WHAT YOU SHOULD DO
Your reply should reproduce all the data below exactly while excluding the pictures.

---------- INPUT FOR THIS TASK ----------

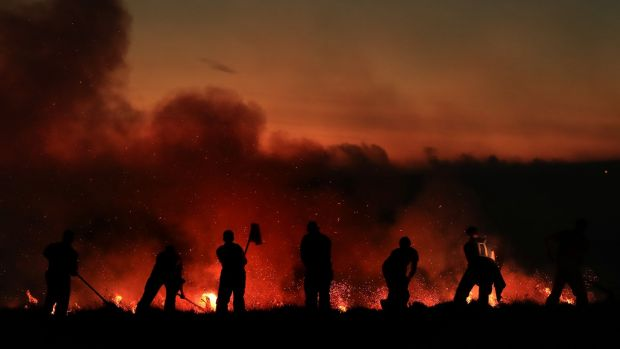 Firefighters tackle a wildfire on Winter Hill near Bolton. Photograph: Danny Lawson/PA Wire.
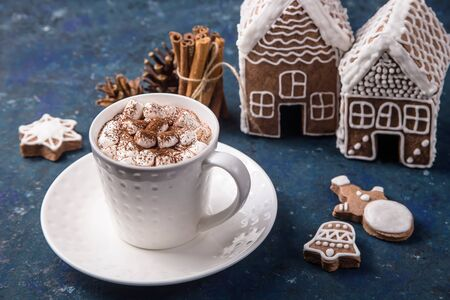 Cocoa with marshmallows in a white cup next to homemade gingerbread cookies and gingerbread houses. Christmas greeting card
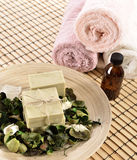 Spa organic soap and massage oil stock photos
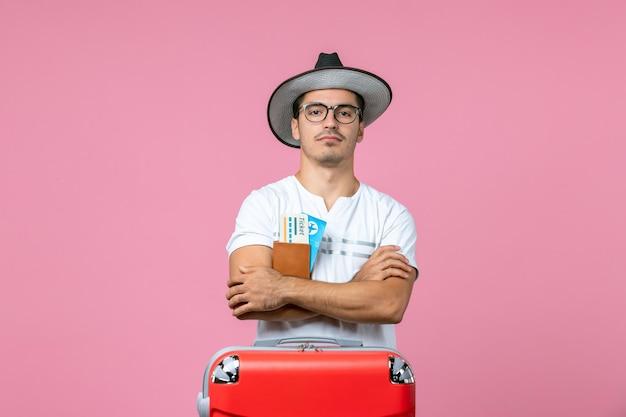 Vorderansicht des jungen mannes, der urlaubstickets in der brieftasche auf dem rosafarbenen boden hält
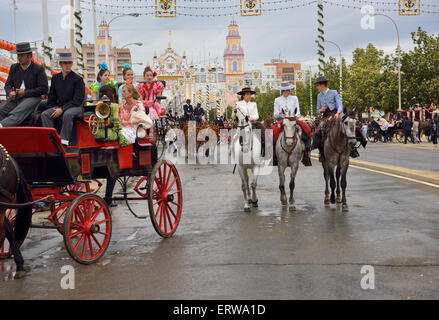 Mule drawn carriages and horseback riders on Antonio Bienvenida street with Main Gate 2015 Seville April Fair Spain - Stock Photo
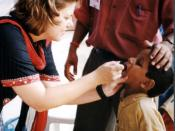 A child receives oral polio vaccine during a 2002 campaign to immunize children in India.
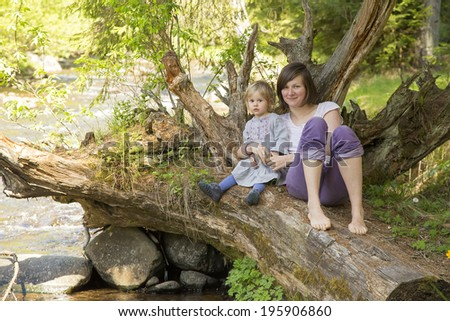 cute toddler girl with her mother in  sitting on a tree over a stream - stock photo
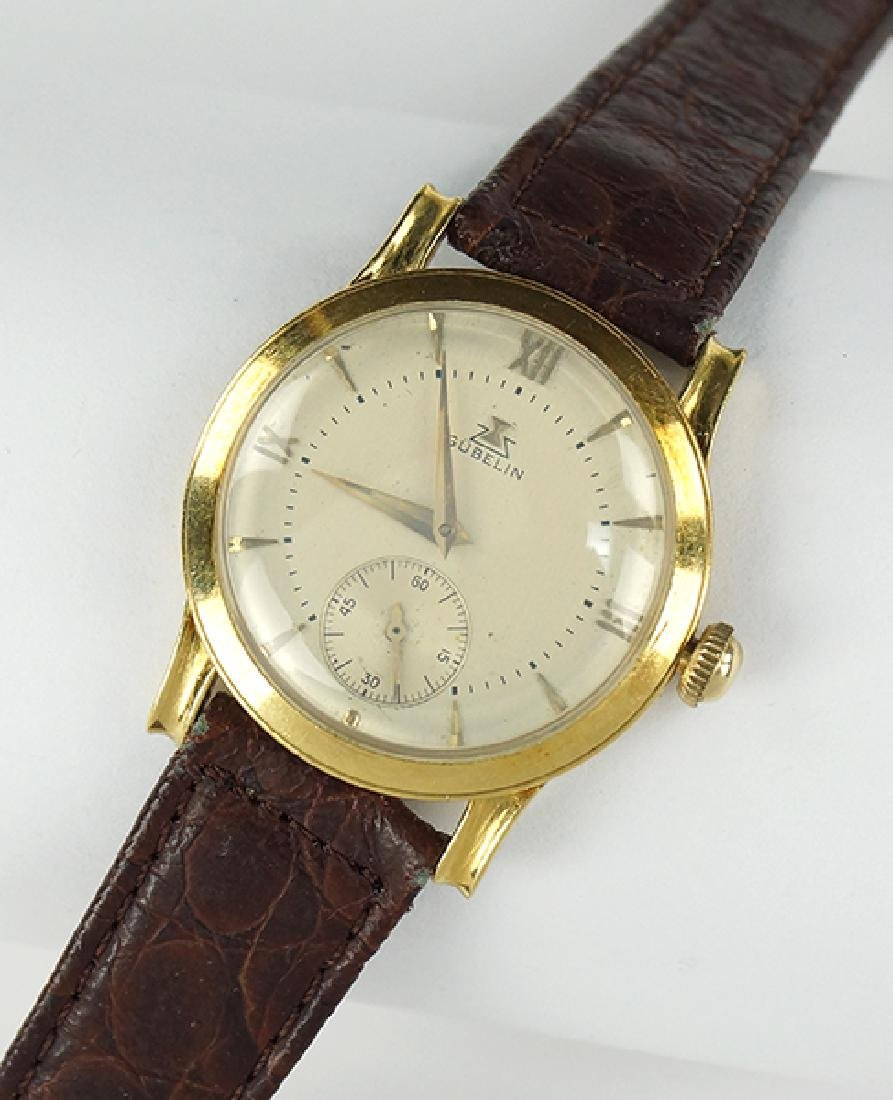 A Gubelin 18 Karat Yellow Gold Watch.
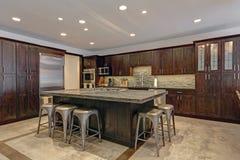 Modern open floor kitchen design in grey tones Royalty Free Stock Image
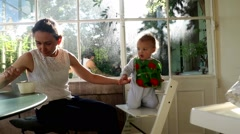 Mother feeding baby. Mom giving food to toddler. Feeding baby Stock Footage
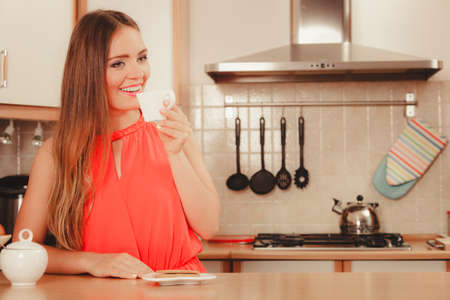 gingerbread: Pretty woman with heart shape gingerbread cookies drinking tea or coffee at home. Gorgeous young girl with hot beverage relaxing in kitchen. Stock Photo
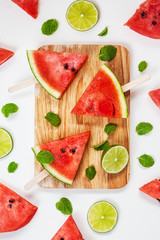 Watermelon slices on wooden stick with lime on white background
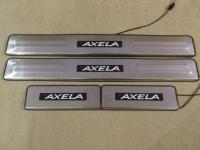 Светодиодные накладки на пороги Mazda Axela 2009-2014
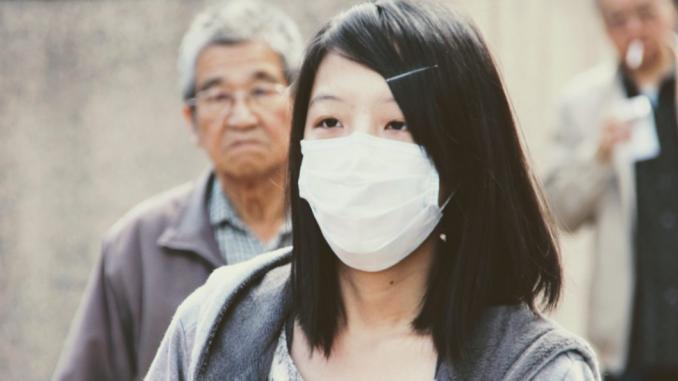 Una donna dai tratti asiatici indossa una mascherina bianca che copre il naso e la bocca. Dietro si intravedono due uomini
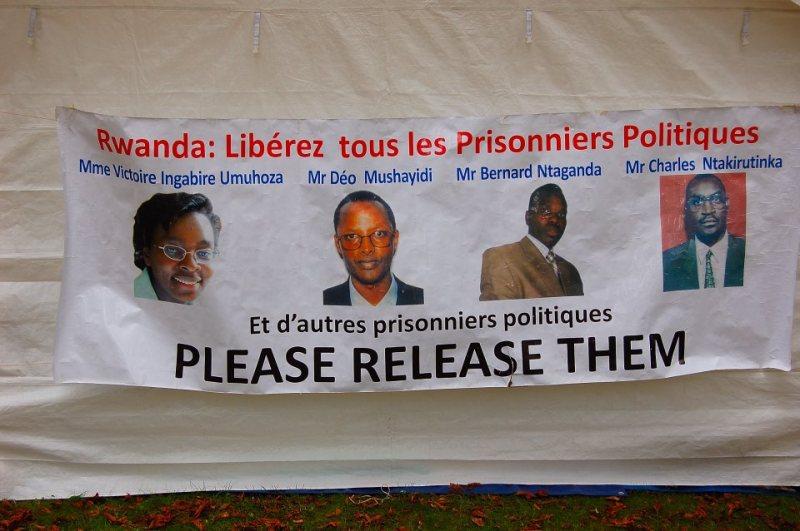 Banner-Rwanda-Free-all-political-prisoners-for-Paris-march-091211, Rwanda will never be the same, after Victoire Ingabire's return, World News & Views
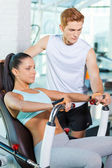 Woman working out in gym with instructor — Stock Photo
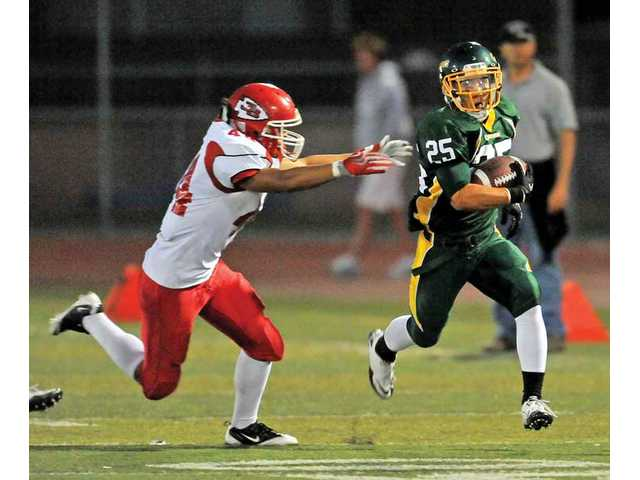 Canyon High senior wide receiver Vinny Rodriguez (25) runs past Burroughs defensive back Frank Aguilar after making a catch on Saturday at Harry Welch Stadium. Canyon won its season opener by the score of 37-31.
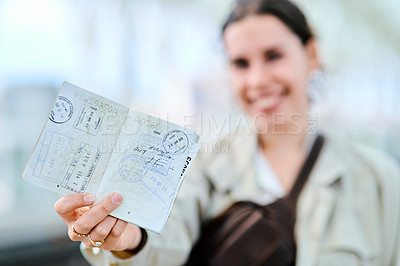 Buy stock photo Cropped portrait of an attractive young woman standing and showing her passport while waiting for her train at the station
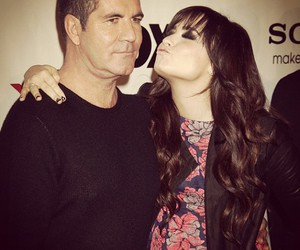 demi lovato, kiss, and simon cowell image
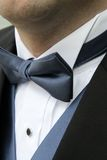 Blue Bowtie. A man wears a blue bowtie, blue vest, white shirt and black formal tuxedo Royalty Free Stock Photography
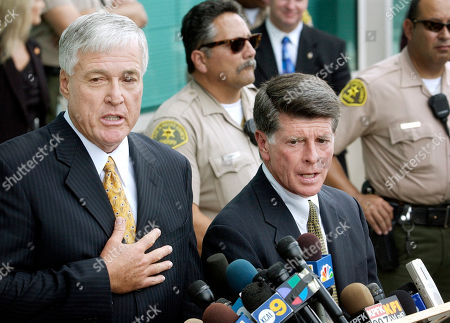 Stock Photo of BROWER BARNETT Ronald Brower, left, attorney for former Inglewood, Calif., police officer Bijan Darvish, and John D. Barnett, attorney for former officer Jeremy Morse, talk with reporters after verdicts were announced in the trial of the officers in connection with the videotaped arrest of a handcuffed teenager, outside a Los Angeles court building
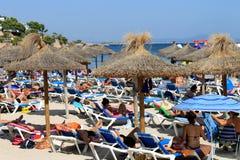 西班牙海滩的日光浴者在夏天 免版税库存照片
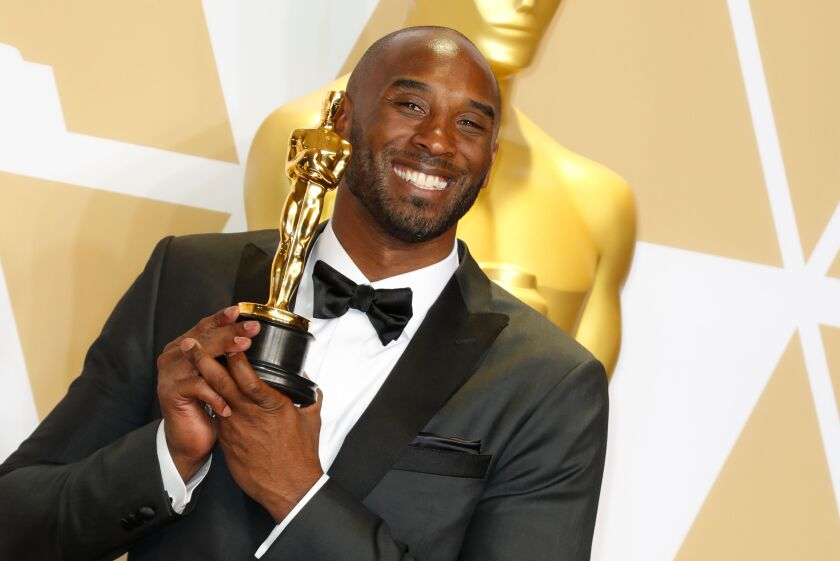 "Kobe Bryant holds his 2018 Oscar for ""Dear Basketball,"" which won for best animated short film."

----------

RESPONSE
 Firefighters tackle a wildfire on Winter Hill near Bolton. Photograph: Danny Lawson/PA Wire.
 Cocoa with marshmallows in a white cup next to homemade gingerbread cookies and gingerbread houses. Christmas greeting card
 Spa organic soap and massage oil stock photos
 Vorderansicht des jungen mannes, der urlaubstickets in der brieftasche auf dem rosafarbenen boden hält
 Mule drawn carriages and horseback riders on Antonio Bienvenida street with Main Gate 2015 Seville April Fair Spain - Stock Photo
 A child receives oral polio vaccine during a 2002 campaign to immunize children in India.
 cute toddler girl with her mother in  sitting on a tree over a stream - stock photo
 A Gubelin 18 Karat Yellow Gold Watch.
 Modern open floor kitchen design in grey tones Royalty Free Stock Image
 Mother feeding baby. Mom giving food to toddler. Feeding baby Stock Footage
 gingerbread: Pretty woman with heart shape gingerbread cookies drinking tea or coffee at home. Gorgeous young girl with hot beverage relaxing in kitchen. Stock Photo
 Watermelon slices on wooden stick with lime on white background
 Светодиодные накладки на пороги Mazda Axela 2009-2014
 Una donna dai tratti asiatici indossa una mascherina bianca che copre il naso e la bocca. Dietro si intravedono due uomini
 Banner-Rwanda-Free-all-political-prisoners-for-Paris-march-091211, Rwanda will never be the same, after Victoire Ingabire's return, World News & Views
 Woman working out in gym with instructor — Stock Photo
 Canyon High senior wide receiver Vinny Rodriguez (25) runs past Burroughs defensive back Frank Aguilar after making a catch on Saturday at Harry Welch Stadium. Canyon won its season opener by the score of 37-31.
 Buy stock photo Cropped portrait of an attractive young woman standing and showing her passport while waiting for her train at the station
 demi lovato, kiss, and simon cowell image
 Blue Bowtie. A man wears a blue bowtie, blue vest, white shirt and black formal tuxedo Royalty Free Stock Photography
 Stock Photo of BROWER BARNETT Ronald Brower, left, attorney for former Inglewood, Calif., police officer Bijan Darvish, and John D. Barnett, attorney for former officer Jeremy Morse, talk with reporters after verdicts were announced in the trial of the officers in connection with the videotaped arrest of a handcuffed teenager, outside a Los Angeles court building
 西班牙海滩的日光浴者在夏天 免版税库存照片
 "Kobe Bryant holds his 2018 Oscar for ""Dear Basketball,"" which won for best animated short film."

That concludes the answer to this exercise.